Matt Bond was familiar with waiting in line. As a Kansas University student in the 1980s, camping out was a ritual for him and fellow students wanting a prime seat for Jayhawk basketball games.
The wait early one recent Saturday in Lawrence was for something more important: getting his oldest child into a good preschool.
"I figured if I can camp out for basketball, I can camp out for his education," said Bond, 36, an engineer with the Kansas Department of Transportation.
Educators say that sentiment is growing nationwide as parents go to extraordinary efforts to give children every educational advantage possible.
For example, Scottsdale, Ariz., parents began lining up at 8:30 a.m. the day before registration opened at CASY Country Day School. Armed with lawn chairs, televisions and food, they queued for remaining slots for new students.
"It's growing every year," CASY director John Spero said. "I think parents are more concerned about their kids' education than ever before.
Worth the wait
With temperatures in the 20s, Bond was clad in a Miami Dolphins hooded coat and insulated coveralls about 1:30 a.m. outside The Giving Tree preschool in Lawrence to enroll his son, Drew.

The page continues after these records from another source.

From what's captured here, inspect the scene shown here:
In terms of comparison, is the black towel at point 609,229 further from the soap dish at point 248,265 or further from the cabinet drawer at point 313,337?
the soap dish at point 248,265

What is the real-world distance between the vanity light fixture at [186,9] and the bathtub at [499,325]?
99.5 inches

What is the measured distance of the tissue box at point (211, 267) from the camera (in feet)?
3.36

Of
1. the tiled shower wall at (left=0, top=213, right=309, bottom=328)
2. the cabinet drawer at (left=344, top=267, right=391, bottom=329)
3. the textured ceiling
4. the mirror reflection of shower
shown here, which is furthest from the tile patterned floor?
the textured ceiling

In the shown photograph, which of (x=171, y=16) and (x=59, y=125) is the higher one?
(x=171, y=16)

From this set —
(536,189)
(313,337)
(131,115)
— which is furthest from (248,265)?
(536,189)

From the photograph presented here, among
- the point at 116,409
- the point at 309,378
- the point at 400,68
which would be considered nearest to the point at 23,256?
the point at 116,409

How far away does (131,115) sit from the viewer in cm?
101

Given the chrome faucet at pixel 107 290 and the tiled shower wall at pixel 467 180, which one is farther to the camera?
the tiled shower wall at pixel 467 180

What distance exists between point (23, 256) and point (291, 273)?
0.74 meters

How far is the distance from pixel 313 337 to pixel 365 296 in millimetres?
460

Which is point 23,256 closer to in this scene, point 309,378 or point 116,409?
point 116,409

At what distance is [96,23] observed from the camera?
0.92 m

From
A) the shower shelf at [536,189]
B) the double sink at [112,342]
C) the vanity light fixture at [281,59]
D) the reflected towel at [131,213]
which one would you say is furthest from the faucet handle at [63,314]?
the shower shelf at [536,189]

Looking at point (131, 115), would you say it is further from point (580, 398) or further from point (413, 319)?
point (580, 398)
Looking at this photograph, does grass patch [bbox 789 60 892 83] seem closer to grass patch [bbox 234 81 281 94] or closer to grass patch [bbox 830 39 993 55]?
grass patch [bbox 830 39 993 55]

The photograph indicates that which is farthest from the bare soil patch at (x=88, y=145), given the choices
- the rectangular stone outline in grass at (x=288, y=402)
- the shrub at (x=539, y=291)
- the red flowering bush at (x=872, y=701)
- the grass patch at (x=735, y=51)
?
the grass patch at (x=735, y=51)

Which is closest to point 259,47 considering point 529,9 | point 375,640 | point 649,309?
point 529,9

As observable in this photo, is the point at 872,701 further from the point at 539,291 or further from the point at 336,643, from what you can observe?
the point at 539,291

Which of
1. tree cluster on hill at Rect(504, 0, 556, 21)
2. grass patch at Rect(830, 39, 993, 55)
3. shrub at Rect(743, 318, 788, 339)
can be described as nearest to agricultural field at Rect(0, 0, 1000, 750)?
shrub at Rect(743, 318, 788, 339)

Only five spaces were open for the fall semester at the school sponsored by First Christian Church.
By 4 a.m., the line had grown to three sets of parents. Steve Iboubi, 26 and a KU engineering student, was there to enroll his 4-year-old son Devlin. The school's affordability -- less than $100 a month for three days a week -- was a factor.
"Nothing is more important than having a good education for the kids," Iboubi said.
Julie Blumenthal of Leawood knows the routine, as well.
Last year, she waited for nearly nine hours to get daughter Sarah enrolled in the preschool program at St. Michael's and All Angels Preschool in Leawood.
"I had my bag of books and a cooler," Blumenthal said. "It was kind of fun. You feel a sense of being on a team -- if you get what you want."
The preschool fit Blumenthal's needs of being close to home and providing extended hours. Blumenthal works at Sprint Corp. and has changed building locations three times since Sarah started school.
Not just a play group
Charlie Andrews, director of St. Michael's, said high on parents' priorities is a safe learning environment with some degree of structure. She insists that parents visit the 50-year-old school before their children enroll.
"It's not a play group," said Andrews, adding that students spend as much as 20 minutes at a time on work sheets or other tasks.
Parents started lining up at 5:30 a.m. recently for 5 p.m. registration, Andrews said, but there were two slots available at the end of the day.
"We stress to parents that they don't go there with that sense of urgency," she said.
Since then, those who did not get enrolled are on a "huge waiting list."
"We have families that get pregnant that call asking for spots in a classroom," Andrews said. "We just don't do that."
Neither does Doug Hicks, headmaster of Shaker Road School in Concord, N.H. Parents have called him asking for slots moments after giving birth because of the school's policy that children be born before getting on waiting lists.
"We do get some interesting offers," Hicks said. "I sometimes suggest the donation of a gym or fine arts building. However that hasn't happened yet."
Hicks has been in the childcare business since 1979 and has seen the interest among parents grow with a desire for quality education.
Recently, a Japanese family enrolled a child. Hicks told them that the policy was that the family had to visit the school before being enrolled.
"They arrived the next Friday. I didn't realize that they actually lived in Japan," Hicks said. "Needless to say, they will have a good chance of getting in."
Alexa Pochowski, assistant commissioner with the Kansas Department of Education, said waiting lists and camping out were a product of the increased competition among parents to give their children every education advantage.
Some parents, she said, are choosing to wait until their students are 6 years old to enroll them in kindergarten, so that the children will be more mature and have more skills than other students. The idea is the student will be an academic leader and secure top scholarships for college -- 13 years later.